[[ PASSAGE PROVIDED open ]]
Finance Minister NIrmala Sitharaman | Illustration: Moneycontrol
India has already started buying oil from Russia, since it has come at a discount at a time when the country needs it, Finance Minister Nirmala Sitharaman has said.
"We have received quite a number of barrels. I would think about 3-4 days of (national) supply. I would put my country's national interest and energy security first," Sitharaman said at the 17th edition of the CNBC-TV18 India Business Leaders Awards. If fuel is available at a discount, why shouldn't India buy it, the finance minister stressed.
Sitharaman's comments come on a day when Russian Foreign Minister Sergey Lavrov is in New Delhi to discuss a range of issues, among which India's oil purchases from Russia, and a new proposed Rupee-Rouble trading mechanism, figure majorly.
However, Sitharaman said the global economic climate has been impacted by the Ukraine crisis and that she was entering the new financial year with 'cautious optimism'.
[[ PASSAGE PROVIDED closed ]]
**WHAT NEEDS TO BE DONE**
In the report on India's Russian oil purchases, how many days of national supply did Sitharaman estimate the barrels received so far would cover? Answer using only the report on India's Russian oil purchases.
[[ INFORMATION SUPPLIED open ]]
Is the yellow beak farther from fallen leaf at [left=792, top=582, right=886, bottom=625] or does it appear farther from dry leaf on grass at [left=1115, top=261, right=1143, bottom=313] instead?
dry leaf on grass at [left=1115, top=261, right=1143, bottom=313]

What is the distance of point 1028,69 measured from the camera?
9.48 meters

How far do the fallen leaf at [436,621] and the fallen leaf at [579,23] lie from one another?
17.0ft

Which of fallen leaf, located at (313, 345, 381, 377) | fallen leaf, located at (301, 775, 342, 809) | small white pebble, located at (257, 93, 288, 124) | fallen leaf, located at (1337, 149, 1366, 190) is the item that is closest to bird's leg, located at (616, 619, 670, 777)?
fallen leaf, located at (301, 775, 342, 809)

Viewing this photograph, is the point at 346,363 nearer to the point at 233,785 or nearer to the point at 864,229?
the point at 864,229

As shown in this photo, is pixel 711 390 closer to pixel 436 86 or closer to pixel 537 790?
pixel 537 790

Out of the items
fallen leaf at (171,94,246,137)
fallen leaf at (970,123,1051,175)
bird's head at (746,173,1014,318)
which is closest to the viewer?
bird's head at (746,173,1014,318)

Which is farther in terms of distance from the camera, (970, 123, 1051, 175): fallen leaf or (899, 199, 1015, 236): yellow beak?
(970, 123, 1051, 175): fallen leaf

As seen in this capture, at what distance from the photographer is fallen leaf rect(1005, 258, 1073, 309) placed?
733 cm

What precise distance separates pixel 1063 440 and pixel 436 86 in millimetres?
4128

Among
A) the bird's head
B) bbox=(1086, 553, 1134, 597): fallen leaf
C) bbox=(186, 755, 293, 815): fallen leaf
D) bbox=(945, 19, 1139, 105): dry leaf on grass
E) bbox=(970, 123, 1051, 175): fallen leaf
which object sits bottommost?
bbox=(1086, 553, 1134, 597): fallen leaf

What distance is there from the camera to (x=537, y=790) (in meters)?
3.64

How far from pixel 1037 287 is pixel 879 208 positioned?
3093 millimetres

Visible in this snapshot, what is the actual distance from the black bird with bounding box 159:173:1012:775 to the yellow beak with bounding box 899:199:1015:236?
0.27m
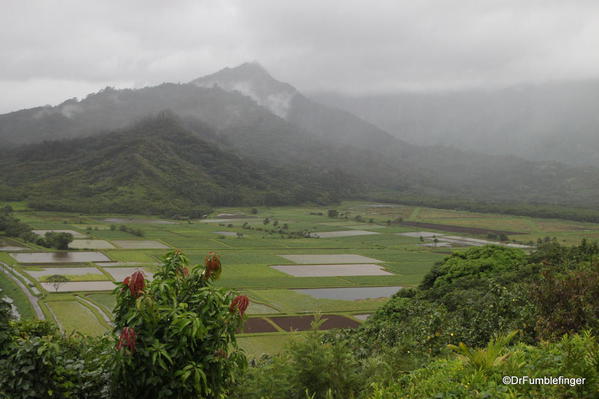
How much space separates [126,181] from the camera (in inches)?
6053

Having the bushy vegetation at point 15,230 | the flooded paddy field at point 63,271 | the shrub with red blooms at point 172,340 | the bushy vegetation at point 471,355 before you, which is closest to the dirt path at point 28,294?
the flooded paddy field at point 63,271

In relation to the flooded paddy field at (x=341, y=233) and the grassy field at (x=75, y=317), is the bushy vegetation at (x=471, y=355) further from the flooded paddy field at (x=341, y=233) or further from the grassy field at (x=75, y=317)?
the flooded paddy field at (x=341, y=233)

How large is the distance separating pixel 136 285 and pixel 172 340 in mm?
1040

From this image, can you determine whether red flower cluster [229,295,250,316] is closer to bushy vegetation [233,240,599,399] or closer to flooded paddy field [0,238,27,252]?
bushy vegetation [233,240,599,399]

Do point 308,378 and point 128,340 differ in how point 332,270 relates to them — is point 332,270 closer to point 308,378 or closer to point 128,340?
point 308,378

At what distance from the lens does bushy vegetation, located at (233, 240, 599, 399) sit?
22.5 feet

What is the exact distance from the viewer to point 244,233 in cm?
9594

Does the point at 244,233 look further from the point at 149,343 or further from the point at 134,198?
the point at 149,343

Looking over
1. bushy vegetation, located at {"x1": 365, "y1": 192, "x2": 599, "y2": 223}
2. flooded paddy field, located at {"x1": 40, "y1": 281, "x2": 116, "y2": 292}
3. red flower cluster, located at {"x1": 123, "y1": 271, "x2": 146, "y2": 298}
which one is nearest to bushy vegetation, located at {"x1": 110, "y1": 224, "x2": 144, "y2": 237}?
flooded paddy field, located at {"x1": 40, "y1": 281, "x2": 116, "y2": 292}

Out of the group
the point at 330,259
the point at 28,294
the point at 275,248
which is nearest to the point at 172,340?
the point at 28,294

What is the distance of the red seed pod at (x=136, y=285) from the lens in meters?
7.31

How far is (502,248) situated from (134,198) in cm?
12134

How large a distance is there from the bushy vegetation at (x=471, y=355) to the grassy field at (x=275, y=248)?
3878mm

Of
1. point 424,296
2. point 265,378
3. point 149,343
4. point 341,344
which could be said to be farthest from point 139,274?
point 424,296
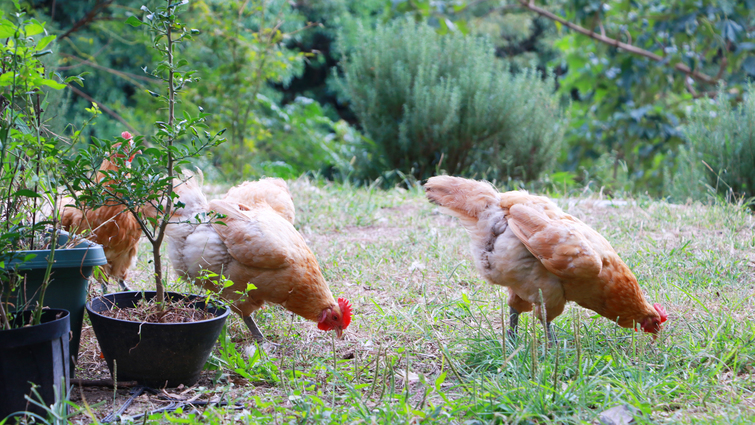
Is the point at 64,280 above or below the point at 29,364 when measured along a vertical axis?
above

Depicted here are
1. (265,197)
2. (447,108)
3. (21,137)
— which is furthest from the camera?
(447,108)

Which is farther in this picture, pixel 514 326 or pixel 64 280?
pixel 514 326

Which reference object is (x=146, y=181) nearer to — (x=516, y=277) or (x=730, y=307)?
(x=516, y=277)

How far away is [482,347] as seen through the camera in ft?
8.55

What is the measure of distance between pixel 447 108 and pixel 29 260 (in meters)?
5.61

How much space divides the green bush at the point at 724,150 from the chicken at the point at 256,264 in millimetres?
4414

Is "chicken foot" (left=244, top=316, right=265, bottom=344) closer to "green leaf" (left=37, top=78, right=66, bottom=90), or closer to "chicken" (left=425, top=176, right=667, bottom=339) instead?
"chicken" (left=425, top=176, right=667, bottom=339)

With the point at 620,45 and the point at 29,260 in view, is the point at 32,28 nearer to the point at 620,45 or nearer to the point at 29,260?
the point at 29,260

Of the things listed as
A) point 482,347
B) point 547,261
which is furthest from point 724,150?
point 482,347

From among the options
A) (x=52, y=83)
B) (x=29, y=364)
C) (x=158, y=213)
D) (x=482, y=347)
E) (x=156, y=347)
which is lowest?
(x=482, y=347)

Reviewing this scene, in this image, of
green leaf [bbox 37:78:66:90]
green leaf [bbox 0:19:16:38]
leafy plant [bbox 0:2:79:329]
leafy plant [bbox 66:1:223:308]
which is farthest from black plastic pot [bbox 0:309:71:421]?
green leaf [bbox 0:19:16:38]

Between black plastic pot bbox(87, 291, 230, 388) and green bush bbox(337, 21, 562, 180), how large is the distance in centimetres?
508

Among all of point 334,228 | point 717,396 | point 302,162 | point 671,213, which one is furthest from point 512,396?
point 302,162

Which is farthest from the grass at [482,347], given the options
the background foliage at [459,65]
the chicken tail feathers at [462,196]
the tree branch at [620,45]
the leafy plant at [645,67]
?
the tree branch at [620,45]
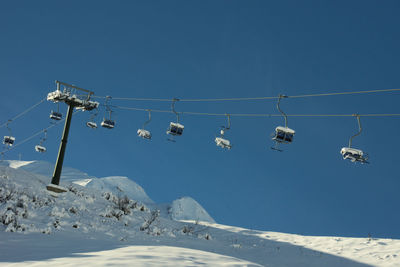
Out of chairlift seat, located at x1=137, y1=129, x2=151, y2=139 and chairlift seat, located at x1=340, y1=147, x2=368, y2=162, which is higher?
chairlift seat, located at x1=137, y1=129, x2=151, y2=139

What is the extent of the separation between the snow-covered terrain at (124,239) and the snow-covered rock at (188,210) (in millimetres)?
47370

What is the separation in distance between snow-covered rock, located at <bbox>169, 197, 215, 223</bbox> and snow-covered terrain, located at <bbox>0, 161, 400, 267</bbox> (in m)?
47.4

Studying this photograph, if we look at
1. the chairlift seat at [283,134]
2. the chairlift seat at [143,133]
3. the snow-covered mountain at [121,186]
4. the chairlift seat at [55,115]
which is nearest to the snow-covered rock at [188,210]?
the snow-covered mountain at [121,186]

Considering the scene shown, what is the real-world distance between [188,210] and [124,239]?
6622 centimetres

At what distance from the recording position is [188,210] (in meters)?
79.1

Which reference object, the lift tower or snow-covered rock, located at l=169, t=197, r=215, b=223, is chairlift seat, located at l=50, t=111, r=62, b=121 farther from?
snow-covered rock, located at l=169, t=197, r=215, b=223

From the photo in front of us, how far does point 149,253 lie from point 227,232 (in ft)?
40.9

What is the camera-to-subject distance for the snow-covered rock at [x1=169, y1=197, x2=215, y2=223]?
69.3 metres

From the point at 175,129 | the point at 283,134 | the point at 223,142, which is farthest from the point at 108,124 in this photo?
the point at 283,134

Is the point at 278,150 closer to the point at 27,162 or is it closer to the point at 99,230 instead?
the point at 99,230

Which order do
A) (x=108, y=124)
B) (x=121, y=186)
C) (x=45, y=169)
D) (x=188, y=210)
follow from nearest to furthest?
(x=108, y=124)
(x=45, y=169)
(x=121, y=186)
(x=188, y=210)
[[ INFORMATION SUPPLIED closed ]]
**SOLUTION FOR THIS TASK**
About 3-4 days of national supply.